There are two issues: the way you use the FFT, and the particular filter.
Filtering is traditionally implemented as convolution in the time domain. You're right that multiplying the spectra of the input and filter signals is equivalent. However, when you use the Discrete Fourier Transform (DFT) (implemented with a Fast Fourier Transform algorithm for speed), you actually calculate a sampled version of the true spectrum. This has lots of implications, but the one most relevant to filtering is the implication that the time domain signal is periodic.
Here's an example. Consider a sinusoidal input signal x
with 1.5 cycles in the period, and a simple low pass filter h
. In Matlab/Octave syntax:
N = 1024;
n = (1:N)'-1; %'# define the time index
x = sin(2*pi*1.5*n/N); %# input with 1.5 cycles per 1024 points
h = hanning(129) .* sinc(0.25*(-64:1:64)'); %'# windowed sinc LPF, Fc = pi/4
h = [h./sum(h)]; %# normalize DC gain
y = ifft(fft(x) .* fft(h,N)); %# inverse FT of product of sampled spectra
y = real(y); %# due to numerical error, y has a tiny imaginary part
%# Depending on your FT/IFT implementation, might have to scale by N or 1/N here
plot(y);
And here's the graph:
The glitch at the beginning of the block is not what we expect at all. But if you consider fft(x)
, it makes sense. The Discrete Fourier Transform assumes the signal is periodic within the transform block. As far as the DFT knows, we asked for the transform of one period of this:
This leads to the first important consideration when filtering with DFTs: you are actually implementing circular convolution, not linear convolution. So the "glitch" in the first graph is not really a glitch when you consider the math. So then the question becomes: is there a way to work around the periodicity? The answer is yes: use overlap-save processing. Essentially, you calculate N-long products as above, but only keep N/2 points.
Nproc = 512;
xproc = zeros(2*Nproc,1); %# initialize temp buffer
idx = 1:Nproc; %# initialize half-buffer index
ycorrect = zeros(2*Nproc,1); %# initialize destination
for ctr = 1:(length(x)/Nproc) %# iterate over x 512 points at a time
xproc(1:Nproc) = xproc((Nproc+1):end); %# shift 2nd half of last iteration to 1st half of this iteration
xproc((Nproc+1):end) = x(idx); %# fill 2nd half of this iteration with new data
yproc = ifft(fft(xproc) .* fft(h,2*Nproc)); %# calculate new buffer
ycorrect(idx) = real(yproc((Nproc+1):end)); %# keep 2nd half of new buffer
idx = idx + Nproc; %# step half-buffer index
end
And here's the graph of ycorrect
:
This picture makes sense - we expect a startup transient from the filter, then the result settles into the steady state sinusoidal response. Note that now x
can be arbitrarily long. The limitation is Nproc > 2*min(length(x),length(h))
.
Now onto the second issue: the particular filter. In your loop, you create a filter who's spectrum is essentially H = [0 (1:511)/512 1 (511:-1:1)/512]';
If you do hraw = real(ifft(H)); plot(hraw)
, you get:
It's hard to see, but there are a bunch of non-zero points at the far left edge of the graph, and then a bunch more at the far right edge. Using Octave's built-in freqz
function to look at the frequency response we see (by doing freqz(hraw)
):
The magnitude response has a lot of ripples from the high-pass envelope down to zero. Again, the periodicity inherent in the DFT is at work. As far as the DFT is concerned, hraw
repeats over and over again. But if you take one period of hraw
, as freqz
does, its spectrum is quite different from the periodic version's.
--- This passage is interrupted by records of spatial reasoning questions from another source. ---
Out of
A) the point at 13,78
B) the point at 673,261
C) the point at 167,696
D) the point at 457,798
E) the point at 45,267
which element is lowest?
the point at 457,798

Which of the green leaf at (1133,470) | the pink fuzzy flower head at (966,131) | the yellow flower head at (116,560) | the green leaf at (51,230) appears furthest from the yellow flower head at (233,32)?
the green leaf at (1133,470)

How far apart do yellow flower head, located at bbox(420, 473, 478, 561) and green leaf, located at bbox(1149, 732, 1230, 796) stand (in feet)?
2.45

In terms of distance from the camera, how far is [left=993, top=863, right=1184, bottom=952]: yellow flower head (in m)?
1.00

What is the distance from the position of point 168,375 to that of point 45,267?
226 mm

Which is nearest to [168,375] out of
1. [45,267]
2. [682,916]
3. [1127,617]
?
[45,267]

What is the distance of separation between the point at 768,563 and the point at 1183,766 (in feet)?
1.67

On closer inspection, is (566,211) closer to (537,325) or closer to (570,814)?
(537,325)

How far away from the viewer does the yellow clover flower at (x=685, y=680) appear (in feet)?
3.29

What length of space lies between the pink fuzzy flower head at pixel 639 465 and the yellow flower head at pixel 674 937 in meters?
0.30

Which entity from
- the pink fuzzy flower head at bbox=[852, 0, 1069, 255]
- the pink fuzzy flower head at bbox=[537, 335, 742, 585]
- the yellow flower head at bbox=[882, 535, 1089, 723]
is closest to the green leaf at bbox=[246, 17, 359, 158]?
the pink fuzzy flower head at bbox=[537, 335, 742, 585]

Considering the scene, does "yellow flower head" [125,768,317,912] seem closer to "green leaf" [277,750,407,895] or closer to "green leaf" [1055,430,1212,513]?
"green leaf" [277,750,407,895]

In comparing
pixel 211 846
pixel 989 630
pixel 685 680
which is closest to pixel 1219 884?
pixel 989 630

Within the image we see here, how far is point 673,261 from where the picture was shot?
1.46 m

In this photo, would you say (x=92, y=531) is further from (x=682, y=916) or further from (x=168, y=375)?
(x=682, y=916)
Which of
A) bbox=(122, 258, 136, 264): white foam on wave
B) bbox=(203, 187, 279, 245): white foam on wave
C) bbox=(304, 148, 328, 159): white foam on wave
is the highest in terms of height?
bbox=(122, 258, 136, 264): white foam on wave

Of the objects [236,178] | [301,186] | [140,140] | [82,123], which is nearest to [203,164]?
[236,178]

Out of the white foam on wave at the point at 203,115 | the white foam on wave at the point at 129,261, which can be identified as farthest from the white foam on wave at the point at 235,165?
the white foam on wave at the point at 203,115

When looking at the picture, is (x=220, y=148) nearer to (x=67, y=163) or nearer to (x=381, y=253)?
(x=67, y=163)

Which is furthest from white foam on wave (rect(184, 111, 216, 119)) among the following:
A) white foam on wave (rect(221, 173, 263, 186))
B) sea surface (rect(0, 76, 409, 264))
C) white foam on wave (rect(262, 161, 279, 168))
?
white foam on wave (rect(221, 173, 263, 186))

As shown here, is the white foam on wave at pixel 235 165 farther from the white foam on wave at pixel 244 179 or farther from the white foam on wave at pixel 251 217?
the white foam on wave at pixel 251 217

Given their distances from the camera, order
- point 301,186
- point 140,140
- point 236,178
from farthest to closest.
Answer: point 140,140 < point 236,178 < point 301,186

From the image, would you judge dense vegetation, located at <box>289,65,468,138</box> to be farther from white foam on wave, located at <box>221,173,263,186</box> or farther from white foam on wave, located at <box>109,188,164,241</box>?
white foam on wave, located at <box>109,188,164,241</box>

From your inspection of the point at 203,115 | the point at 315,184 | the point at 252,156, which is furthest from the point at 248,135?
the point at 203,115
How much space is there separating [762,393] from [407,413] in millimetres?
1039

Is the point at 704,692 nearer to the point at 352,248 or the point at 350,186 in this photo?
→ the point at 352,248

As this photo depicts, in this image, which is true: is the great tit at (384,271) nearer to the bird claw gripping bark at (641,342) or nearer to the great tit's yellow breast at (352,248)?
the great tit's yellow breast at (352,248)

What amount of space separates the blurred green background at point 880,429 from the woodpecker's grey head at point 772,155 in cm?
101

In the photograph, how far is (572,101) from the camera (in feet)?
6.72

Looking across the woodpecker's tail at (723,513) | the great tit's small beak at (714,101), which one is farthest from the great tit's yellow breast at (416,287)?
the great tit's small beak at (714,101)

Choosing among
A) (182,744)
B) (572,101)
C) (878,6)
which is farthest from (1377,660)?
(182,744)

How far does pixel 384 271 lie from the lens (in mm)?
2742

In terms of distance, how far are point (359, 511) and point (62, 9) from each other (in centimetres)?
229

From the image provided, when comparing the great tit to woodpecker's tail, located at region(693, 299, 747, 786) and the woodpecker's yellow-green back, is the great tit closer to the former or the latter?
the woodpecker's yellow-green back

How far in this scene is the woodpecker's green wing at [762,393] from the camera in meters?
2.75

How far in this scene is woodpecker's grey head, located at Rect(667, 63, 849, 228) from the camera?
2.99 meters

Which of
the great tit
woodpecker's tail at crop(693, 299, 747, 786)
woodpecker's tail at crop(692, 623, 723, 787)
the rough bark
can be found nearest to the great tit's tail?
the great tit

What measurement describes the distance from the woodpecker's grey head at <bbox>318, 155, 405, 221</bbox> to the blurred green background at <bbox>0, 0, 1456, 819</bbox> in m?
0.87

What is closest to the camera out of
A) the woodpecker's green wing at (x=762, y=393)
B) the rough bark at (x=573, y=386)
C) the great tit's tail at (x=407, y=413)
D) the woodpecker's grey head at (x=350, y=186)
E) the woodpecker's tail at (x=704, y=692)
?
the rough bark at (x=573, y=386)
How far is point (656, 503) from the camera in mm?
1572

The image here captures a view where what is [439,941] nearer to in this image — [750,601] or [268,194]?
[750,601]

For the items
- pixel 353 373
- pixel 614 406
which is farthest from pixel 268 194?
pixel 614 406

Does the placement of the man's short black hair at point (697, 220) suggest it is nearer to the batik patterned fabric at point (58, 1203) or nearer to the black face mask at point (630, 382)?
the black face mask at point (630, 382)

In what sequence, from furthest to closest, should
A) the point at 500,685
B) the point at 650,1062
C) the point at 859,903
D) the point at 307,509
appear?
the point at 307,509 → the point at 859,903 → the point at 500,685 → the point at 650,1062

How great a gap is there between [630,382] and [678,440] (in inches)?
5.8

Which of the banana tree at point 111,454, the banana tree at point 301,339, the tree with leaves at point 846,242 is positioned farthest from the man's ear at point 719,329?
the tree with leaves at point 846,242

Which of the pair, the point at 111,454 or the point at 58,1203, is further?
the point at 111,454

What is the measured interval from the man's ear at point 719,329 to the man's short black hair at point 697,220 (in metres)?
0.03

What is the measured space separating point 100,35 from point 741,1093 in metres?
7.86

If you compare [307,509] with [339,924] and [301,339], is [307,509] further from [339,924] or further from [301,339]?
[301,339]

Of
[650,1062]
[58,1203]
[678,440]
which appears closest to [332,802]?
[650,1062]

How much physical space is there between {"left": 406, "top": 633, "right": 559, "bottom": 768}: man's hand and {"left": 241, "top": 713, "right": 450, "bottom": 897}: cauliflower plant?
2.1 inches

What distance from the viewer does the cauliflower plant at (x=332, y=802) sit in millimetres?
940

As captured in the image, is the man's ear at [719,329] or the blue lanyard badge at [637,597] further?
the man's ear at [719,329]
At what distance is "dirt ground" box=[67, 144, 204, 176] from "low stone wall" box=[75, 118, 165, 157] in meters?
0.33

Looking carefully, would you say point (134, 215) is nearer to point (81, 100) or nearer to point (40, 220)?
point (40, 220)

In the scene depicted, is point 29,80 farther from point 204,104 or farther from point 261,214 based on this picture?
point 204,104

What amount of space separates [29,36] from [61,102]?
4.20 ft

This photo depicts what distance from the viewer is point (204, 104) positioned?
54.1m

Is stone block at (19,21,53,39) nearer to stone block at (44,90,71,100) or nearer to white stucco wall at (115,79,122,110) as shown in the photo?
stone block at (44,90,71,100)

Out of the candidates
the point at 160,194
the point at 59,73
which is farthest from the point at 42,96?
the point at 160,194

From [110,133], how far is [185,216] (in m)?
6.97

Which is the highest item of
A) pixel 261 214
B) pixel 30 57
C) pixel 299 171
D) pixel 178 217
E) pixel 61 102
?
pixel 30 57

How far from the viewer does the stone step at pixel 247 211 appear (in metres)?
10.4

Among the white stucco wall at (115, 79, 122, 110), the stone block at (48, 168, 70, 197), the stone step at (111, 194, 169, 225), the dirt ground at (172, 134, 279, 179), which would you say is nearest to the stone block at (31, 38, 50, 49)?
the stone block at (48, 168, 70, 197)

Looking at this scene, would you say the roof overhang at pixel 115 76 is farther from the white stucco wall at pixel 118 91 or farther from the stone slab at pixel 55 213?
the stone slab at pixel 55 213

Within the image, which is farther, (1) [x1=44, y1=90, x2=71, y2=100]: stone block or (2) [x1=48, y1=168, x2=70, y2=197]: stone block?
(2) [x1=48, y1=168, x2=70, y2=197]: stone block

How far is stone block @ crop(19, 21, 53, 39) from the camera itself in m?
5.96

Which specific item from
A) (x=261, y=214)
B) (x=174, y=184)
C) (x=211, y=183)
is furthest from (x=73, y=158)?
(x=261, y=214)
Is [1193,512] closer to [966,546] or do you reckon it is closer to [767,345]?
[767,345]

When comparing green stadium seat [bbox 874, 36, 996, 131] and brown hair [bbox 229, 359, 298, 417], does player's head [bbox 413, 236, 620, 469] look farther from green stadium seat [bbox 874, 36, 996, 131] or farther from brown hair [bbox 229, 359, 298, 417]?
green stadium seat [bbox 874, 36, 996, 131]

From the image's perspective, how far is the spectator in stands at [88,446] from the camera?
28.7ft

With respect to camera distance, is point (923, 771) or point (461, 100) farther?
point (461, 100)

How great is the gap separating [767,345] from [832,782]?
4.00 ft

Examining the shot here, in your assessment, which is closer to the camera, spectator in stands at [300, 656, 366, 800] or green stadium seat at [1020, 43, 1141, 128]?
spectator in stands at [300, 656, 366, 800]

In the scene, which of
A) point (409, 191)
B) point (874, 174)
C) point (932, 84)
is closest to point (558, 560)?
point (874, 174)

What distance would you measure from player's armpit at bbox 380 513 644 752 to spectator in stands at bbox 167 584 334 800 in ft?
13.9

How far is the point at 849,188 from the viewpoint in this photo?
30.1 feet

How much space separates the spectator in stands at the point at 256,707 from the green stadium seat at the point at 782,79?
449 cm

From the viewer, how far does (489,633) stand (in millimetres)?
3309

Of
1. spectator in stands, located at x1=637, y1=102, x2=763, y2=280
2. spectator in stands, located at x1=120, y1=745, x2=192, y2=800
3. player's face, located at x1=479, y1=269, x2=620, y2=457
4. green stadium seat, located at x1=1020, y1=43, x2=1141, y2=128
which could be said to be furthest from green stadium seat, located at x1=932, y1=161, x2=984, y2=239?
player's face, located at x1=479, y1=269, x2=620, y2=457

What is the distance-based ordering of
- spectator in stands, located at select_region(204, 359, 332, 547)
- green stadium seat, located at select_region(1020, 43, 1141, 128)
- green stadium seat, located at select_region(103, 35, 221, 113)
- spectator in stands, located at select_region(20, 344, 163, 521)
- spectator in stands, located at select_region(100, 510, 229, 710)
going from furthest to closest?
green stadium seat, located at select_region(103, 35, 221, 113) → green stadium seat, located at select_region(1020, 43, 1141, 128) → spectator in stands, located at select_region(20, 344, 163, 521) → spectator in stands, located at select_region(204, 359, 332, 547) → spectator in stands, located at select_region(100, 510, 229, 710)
So let's define a new signal: hrot = [hraw(513:end) ; hraw(1:512)];
We simply rotate the raw DFT output to make it continuous within the block. Now let's look at the frequency response using freqz(hrot)
:
Much better. The desired envelope is there, without all the ripples. Of course, the implementation isn't so simple now, you have to do a full complex multiply by fft(hrot)
rather than just scaling each complex bin, but at least you'll get the right answer.
Note that for speed, you'd usually pre-calculate the DFT of the padded h
, I left it alone in the loop to more easily compare with the original.